Compiti scritti -
(a) Nel testo su Ijeoma Oluo, qual è il titolo del libro di Angela Davis che si stava cercando?
(b) Riscrivi il passo del testo su Ijeoma Oluo compreso tra "Non c’ho pensato" e "nel campo letterario.", estremi inclusi, e sostituisci "acquistato" con "comprato".
(c) Riassumi in forma più breve il paragrafo del testo su Ijeoma Oluo che comincia con "Ho conosciuto Ijeoma Oluo", conservandone i fatti principali.

Ho conosciuto Ijeoma Oluo per puro caso, mentre cercavo un’edizione un po’ particolare del libro di Angela Davis,La libertà è una lotta costante“. L’incontro è stato subito sensazionale. Il titolo del suo libro “SO, YOU WANT TO TALK ABOUT RACE” (non credo vi sia la traduzione in Italiano, per il momento), era come una sfida, un richiamo, una domanda su un argomento che ben conosco a memoria. Quel “So” aveva un significato molto tagliente, come voler dire …”così, vuoi parlare di razza”.. con la voluta assenza del punto di domanda, come a lanciare una sfida a chi crede di saperla più lunga di colui che, in realtà, certi problemi, li vive sulla propria pelle.

Non c’ho pensato su un solo minuto e l’ho acquistato, per poi scoprire che ho fatto uno degli investimenti più “redditizi” (per me) nel campo letterario.

Estratto dei dati -
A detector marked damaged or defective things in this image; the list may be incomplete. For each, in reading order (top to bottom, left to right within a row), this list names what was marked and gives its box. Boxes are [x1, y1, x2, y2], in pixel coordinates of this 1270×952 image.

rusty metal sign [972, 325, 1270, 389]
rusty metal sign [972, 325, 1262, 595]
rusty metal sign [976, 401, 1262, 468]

Risposte complete -
(a) "La libertà è una lotta costante".

(b)
Non c’ho pensato su un solo minuto e l’ho comprato, per poi scoprire che ho fatto uno degli investimenti più “redditizi” (per me) nel campo letterario.

(c) L'incontro con Ijeoma Oluo è avvenuto per caso, durante la ricerca di un'edizione particolare di "La libertà è una lotta costante" di Angela Davis, ed è stato subito sensazionale. Il titolo "SO, YOU WANT TO TALK ABOUT RACE", forse non ancora tradotto in italiano, suonava come una sfida. Il "So" è tagliente e manca di proposito il punto di domanda: è una provocazione verso chi crede di saperne di più di chi questi problemi li vive sulla propria pelle.